# OSX 10.4.2 Drivers: Netgear WPN111 USB WiFi and PB Diamond 1200 Plus Scanner



## [-Stash-] (Jul 24, 2005)

Hi,

I'm new to both this forum and Macs and have yet to find all the decent places for drivers. I've managed to get both my Samsung ML-1710 laser printer working and my Logitech QuickCam Zoom, but so far I've been unable to find Tiger compatible drivers for my Netgear WPN111 USB WiFi and Packard Bell Diamond 1200 Plus Scanner.

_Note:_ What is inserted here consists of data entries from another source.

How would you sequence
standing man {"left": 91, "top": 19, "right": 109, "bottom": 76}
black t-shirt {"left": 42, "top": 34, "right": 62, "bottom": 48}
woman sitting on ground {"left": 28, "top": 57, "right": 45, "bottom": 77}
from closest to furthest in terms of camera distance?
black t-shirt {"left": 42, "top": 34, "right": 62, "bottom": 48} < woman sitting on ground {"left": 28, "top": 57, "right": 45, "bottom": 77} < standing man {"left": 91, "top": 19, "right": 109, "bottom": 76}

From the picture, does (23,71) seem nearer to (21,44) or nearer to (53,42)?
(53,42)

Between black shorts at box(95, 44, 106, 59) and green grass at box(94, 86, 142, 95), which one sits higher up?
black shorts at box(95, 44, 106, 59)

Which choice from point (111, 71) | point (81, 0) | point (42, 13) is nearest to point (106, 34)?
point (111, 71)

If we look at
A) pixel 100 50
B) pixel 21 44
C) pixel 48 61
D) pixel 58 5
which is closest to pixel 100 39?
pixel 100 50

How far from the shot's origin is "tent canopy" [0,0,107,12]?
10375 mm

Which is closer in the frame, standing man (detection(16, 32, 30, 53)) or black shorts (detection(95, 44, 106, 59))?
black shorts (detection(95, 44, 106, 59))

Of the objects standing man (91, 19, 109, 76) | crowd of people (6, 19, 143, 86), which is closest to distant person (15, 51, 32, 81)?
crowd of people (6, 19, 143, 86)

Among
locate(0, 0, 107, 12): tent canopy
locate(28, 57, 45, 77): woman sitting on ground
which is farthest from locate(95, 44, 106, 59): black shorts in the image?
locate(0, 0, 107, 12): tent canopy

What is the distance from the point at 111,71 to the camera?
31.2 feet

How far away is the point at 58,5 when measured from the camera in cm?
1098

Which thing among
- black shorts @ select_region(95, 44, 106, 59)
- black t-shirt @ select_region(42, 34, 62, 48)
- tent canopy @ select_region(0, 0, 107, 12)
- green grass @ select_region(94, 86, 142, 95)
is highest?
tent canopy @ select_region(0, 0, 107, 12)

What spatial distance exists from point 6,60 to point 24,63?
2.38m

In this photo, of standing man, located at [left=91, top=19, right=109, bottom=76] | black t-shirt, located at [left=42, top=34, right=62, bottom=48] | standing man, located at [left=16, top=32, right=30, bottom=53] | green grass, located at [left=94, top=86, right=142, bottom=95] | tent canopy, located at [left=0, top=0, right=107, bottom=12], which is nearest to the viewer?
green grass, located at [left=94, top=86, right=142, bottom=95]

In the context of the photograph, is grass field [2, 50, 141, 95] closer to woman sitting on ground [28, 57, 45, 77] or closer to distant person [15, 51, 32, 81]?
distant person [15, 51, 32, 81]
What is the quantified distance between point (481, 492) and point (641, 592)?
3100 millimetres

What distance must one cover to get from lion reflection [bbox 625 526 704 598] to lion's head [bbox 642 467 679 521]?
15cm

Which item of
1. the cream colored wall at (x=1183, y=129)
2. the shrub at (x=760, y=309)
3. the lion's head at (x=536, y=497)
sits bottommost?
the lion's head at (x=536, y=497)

If anyone here knows of anyway to get either of these working I'd be very greatful.

Thanks


----------



## [-Stash-] (Jul 26, 2005)

No one else have any luck with these either then?


----------



## bobw (Jul 26, 2005)

The WPN111 isn't listed as compatible, but you could try these drivers, otherwise you'll need to get a Mac compatible adapter;

http://www.ioxperts.com/products/80211b_X.html

http://www.orangeware.com/endusers/wirelessformac.html

Doubtfull you''ll find any Mac software for this scanner.


----------



## [-Stash-] (Aug 1, 2005)

Ye I've given up on the scanner, but thanks for those other links. I'll try them out, fingers crossed


----------